Records for this exercise »
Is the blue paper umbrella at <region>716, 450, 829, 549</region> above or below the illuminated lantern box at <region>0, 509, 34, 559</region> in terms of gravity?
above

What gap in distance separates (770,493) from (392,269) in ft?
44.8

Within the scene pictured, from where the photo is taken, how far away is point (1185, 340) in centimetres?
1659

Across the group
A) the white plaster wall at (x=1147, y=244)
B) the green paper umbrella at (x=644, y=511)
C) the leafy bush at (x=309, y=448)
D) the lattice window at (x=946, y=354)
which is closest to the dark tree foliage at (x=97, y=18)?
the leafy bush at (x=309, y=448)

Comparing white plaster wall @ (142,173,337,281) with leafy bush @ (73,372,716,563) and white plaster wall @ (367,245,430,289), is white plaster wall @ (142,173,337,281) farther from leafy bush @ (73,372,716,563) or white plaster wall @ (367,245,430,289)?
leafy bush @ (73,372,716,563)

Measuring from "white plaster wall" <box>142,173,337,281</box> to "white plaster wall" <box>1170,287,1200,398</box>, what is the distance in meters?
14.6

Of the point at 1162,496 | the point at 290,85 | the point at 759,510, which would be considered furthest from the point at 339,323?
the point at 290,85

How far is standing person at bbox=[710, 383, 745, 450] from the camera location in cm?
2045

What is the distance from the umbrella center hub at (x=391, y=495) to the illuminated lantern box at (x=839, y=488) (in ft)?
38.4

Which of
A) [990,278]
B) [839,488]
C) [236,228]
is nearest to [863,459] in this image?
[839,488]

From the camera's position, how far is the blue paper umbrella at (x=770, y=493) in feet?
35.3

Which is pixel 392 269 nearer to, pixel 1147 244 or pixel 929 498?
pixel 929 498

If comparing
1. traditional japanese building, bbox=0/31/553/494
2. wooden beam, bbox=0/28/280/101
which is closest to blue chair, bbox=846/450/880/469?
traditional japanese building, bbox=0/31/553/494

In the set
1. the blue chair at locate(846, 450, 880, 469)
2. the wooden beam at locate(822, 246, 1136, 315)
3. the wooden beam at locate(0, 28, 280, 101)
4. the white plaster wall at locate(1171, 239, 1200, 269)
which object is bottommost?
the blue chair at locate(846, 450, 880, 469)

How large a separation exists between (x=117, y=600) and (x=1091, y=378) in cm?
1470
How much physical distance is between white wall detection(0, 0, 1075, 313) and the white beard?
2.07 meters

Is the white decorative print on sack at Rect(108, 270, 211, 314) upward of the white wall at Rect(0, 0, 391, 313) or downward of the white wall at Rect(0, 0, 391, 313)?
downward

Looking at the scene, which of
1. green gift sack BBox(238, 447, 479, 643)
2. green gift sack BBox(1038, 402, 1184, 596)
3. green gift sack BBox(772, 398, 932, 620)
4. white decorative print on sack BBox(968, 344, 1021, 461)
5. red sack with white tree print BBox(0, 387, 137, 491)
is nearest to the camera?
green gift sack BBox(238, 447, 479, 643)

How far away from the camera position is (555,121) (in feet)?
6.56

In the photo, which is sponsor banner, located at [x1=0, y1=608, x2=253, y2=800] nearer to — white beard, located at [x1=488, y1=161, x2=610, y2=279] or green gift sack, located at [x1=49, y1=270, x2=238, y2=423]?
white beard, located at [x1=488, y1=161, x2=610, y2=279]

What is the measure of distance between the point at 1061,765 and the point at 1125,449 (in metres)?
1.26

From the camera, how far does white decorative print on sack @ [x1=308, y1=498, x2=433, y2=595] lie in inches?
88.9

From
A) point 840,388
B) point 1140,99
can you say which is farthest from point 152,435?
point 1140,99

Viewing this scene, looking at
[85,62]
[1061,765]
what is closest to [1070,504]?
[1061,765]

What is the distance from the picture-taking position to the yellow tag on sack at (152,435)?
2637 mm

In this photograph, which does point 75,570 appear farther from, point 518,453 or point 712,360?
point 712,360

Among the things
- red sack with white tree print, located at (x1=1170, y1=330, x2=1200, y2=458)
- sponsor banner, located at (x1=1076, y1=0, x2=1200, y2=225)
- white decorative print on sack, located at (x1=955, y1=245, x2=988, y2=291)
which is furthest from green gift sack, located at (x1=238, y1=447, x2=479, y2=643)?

Exercise »
Copy every row above word for word.

Result »
Is the blue paper umbrella at <region>716, 450, 829, 549</region> above or below the illuminated lantern box at <region>0, 509, 34, 559</region> in terms of gravity?
above

What gap in distance separates (770,493) from (392,269) in ft?
44.8

Within the scene pictured, from where the photo is taken, how far away is point (1185, 340) in centimetres?
1659

Across the group
A) the white plaster wall at (x=1147, y=244)
B) the green paper umbrella at (x=644, y=511)
C) the leafy bush at (x=309, y=448)
D) the lattice window at (x=946, y=354)
which is closest to the dark tree foliage at (x=97, y=18)?
the leafy bush at (x=309, y=448)

Comparing white plaster wall @ (142,173,337,281) with leafy bush @ (73,372,716,563) and white plaster wall @ (367,245,430,289), is white plaster wall @ (142,173,337,281) farther from leafy bush @ (73,372,716,563) or white plaster wall @ (367,245,430,289)?
leafy bush @ (73,372,716,563)

Measuring from "white plaster wall" <box>142,173,337,281</box> to "white plaster wall" <box>1170,287,1200,398</box>, what is the distance in meters?
14.6

Of the point at 1162,496 | the point at 290,85 | the point at 759,510, which would be considered furthest from the point at 339,323?
the point at 290,85

How far is standing person at bbox=[710, 383, 745, 450] from the camera location in cm?
2045

What is the distance from the umbrella center hub at (x=391, y=495) to the illuminated lantern box at (x=839, y=488) (in ft)?
38.4

Which of
A) [990,278]
B) [839,488]
C) [236,228]
is nearest to [863,459] in this image?
[839,488]

From the camera's position, how far is the blue paper umbrella at (x=770, y=493) in feet?
35.3

Which is pixel 392 269 nearer to, pixel 1147 244 or pixel 929 498?
pixel 929 498

If comparing
1. traditional japanese building, bbox=0/31/553/494
2. wooden beam, bbox=0/28/280/101
which is closest to blue chair, bbox=846/450/880/469?
traditional japanese building, bbox=0/31/553/494

In the set
1. the blue chair at locate(846, 450, 880, 469)
2. the wooden beam at locate(822, 246, 1136, 315)
3. the wooden beam at locate(0, 28, 280, 101)
4. the white plaster wall at locate(1171, 239, 1200, 269)
which object is bottommost?
the blue chair at locate(846, 450, 880, 469)

How large a separation exists between (x=117, y=600) and (x=1091, y=378) in cm?
1470
How much physical distance is between white wall detection(0, 0, 1075, 313) and the white beard?
2.07 meters

Is the white decorative print on sack at Rect(108, 270, 211, 314) upward of the white wall at Rect(0, 0, 391, 313) or downward of the white wall at Rect(0, 0, 391, 313)?
downward

Looking at the scene, which of
1. green gift sack BBox(238, 447, 479, 643)
2. green gift sack BBox(1038, 402, 1184, 596)
3. green gift sack BBox(772, 398, 932, 620)
4. white decorative print on sack BBox(968, 344, 1021, 461)
5. red sack with white tree print BBox(0, 387, 137, 491)
is nearest to the camera?
green gift sack BBox(238, 447, 479, 643)

How far away from the camera position is (555,121) (in feet)?
6.56

In the photo, which is sponsor banner, located at [x1=0, y1=608, x2=253, y2=800] nearer to — white beard, located at [x1=488, y1=161, x2=610, y2=279] or green gift sack, located at [x1=49, y1=270, x2=238, y2=423]?
white beard, located at [x1=488, y1=161, x2=610, y2=279]

What is the measure of distance between the point at 1061,765 and the point at 1125,449 (in metres)?
1.26

From the camera, how far does white decorative print on sack @ [x1=308, y1=498, x2=433, y2=595] lie in inches?
88.9

From
A) point 840,388
B) point 1140,99
can you say which is farthest from point 152,435?
point 1140,99

Viewing this scene, looking at
[85,62]
[1061,765]
what is closest to [1070,504]?
[1061,765]

What is the distance from the picture-taking position to the yellow tag on sack at (152,435)?
2637 mm

In this photograph, which does point 75,570 appear farther from, point 518,453 or point 712,360?
point 712,360

Among the things
- red sack with white tree print, located at (x1=1170, y1=330, x2=1200, y2=458)
- sponsor banner, located at (x1=1076, y1=0, x2=1200, y2=225)
- white decorative print on sack, located at (x1=955, y1=245, x2=988, y2=291)
which is furthest from green gift sack, located at (x1=238, y1=447, x2=479, y2=643)?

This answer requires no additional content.